[Collected data entries]
□ □ □ □

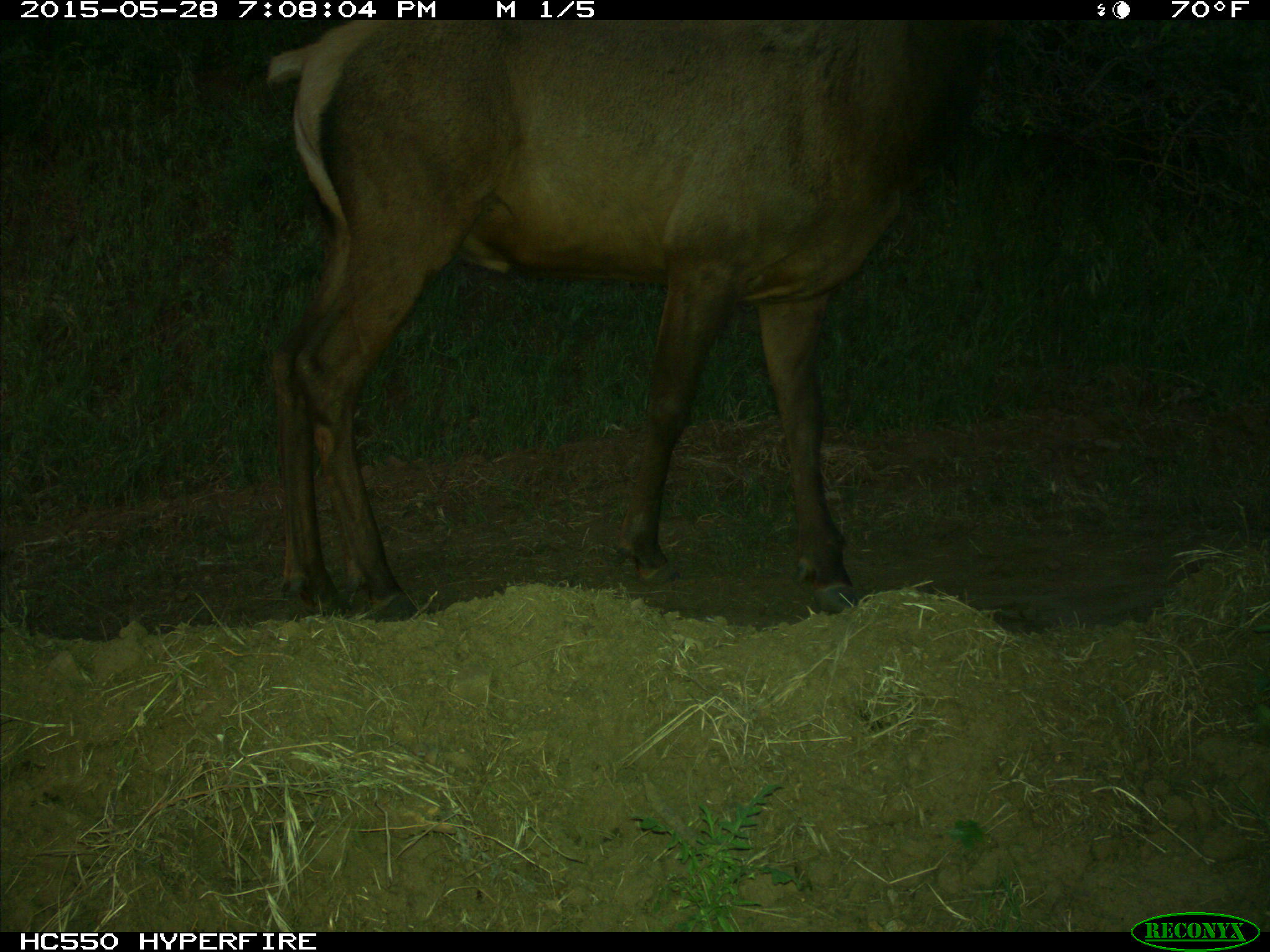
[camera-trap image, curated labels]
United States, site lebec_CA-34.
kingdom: Animalia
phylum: Chordata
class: Mammalia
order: Artiodactyla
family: Cervidae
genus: Cervus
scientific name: Cervus canadensis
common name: elk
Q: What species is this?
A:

□ □ □ □

▶ _What to work on_
Repeat the lines above exactly, and keep every picture out.

▶ _Expected output_
[camera-trap image, curated labels]
United States, site lebec_CA-34.
kingdom: Animalia
phylum: Chordata
class: Mammalia
order: Artiodactyla
family: Cervidae
genus: Cervus
scientific name: Cervus canadensis
common name: elk
Q: What species is this?
A:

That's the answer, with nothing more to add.